Hepatol Int. 2015 Oct;9(4):527-33. doi: 10.1007/s12072-015-9656-7. Epub 2015 Aug 29.
Bile acids are well known for their effects on cholesterol homeostasis and lipid digestion. Since the discovery of bile acid receptors, of which there are farnesoid X receptor (FXR), a nuclear receptor, and the plasma membrane G-protein receptor, as well as Takeda G-protein coupled receptor clone 5, further roles have been elucidated for bile acids including glucose and lipid metabolism as well as inflammation. Additionally, treatment with bile acid receptor agonists has shown a decrease in the amount of atherosclerosis plaque formation and decreased portal vascular resistance and portal hypotension in animal models. Furthermore, rodent models have demonstrated antifibrotic activity using bile acid receptor agonists. Early human data using a FXR agonist, obeticholic acid, have shown promising results with improvement of histological activity and even a reduction of fibrosis. Human studies are ongoing and will provide further information on bile acid receptor agonist therapies. Thus, bile acids and their derivatives have the potential for management of liver diseases and potentially other disease states including diabetes and the metabolic syndrome.

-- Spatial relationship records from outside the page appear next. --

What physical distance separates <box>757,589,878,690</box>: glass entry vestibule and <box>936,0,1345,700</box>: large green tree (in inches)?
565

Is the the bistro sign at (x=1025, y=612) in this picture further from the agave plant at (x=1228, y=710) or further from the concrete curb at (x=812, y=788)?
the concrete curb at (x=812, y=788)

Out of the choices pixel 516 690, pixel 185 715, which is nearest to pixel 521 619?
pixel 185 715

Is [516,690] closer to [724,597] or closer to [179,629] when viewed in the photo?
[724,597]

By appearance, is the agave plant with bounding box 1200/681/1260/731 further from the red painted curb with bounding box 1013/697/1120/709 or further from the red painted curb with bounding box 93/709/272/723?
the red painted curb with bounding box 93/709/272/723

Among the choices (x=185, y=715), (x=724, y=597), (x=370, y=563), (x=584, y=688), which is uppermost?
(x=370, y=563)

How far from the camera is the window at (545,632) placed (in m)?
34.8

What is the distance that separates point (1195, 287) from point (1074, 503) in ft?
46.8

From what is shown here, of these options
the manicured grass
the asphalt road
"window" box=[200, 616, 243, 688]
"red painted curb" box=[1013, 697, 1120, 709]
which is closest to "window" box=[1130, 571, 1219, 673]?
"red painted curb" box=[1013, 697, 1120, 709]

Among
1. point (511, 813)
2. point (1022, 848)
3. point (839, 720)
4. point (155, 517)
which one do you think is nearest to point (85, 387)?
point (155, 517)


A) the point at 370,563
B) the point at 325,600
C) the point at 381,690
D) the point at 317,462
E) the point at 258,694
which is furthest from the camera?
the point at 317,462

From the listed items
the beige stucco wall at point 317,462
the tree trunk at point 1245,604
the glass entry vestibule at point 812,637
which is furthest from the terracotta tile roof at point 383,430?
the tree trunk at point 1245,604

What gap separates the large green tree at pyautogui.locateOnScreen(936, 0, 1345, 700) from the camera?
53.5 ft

胆汁酸因其对胆固醇稳态和脂质消化的作用而广为人知。自从发现胆汁酸受体以来,其中包括法尼醇X受体(FXR,一种核受体)、质膜G蛋白受体以及武田G蛋白偶联受体克隆5,胆汁酸的其他作用也已得到阐明,包括葡萄糖和脂质代谢以及炎症。此外,在动物模型中,用胆汁酸受体激动剂治疗已显示动脉粥样硬化斑块形成量减少,门静脉血管阻力降低以及门静脉高压减轻。此外,啮齿动物模型已证明使用胆汁酸受体激动剂具有抗纤维化活性。使用FXR激动剂奥贝胆酸的早期人体数据已显示出令人鼓舞的结果,组织学活性得到改善,甚至纤维化减轻。人体研究正在进行中,将提供有关胆汁酸受体激动剂疗法的更多信息。因此,胆汁酸及其衍生物具有治疗肝脏疾病以及可能包括糖尿病和代谢综合征在内的其他疾病状态的潜力。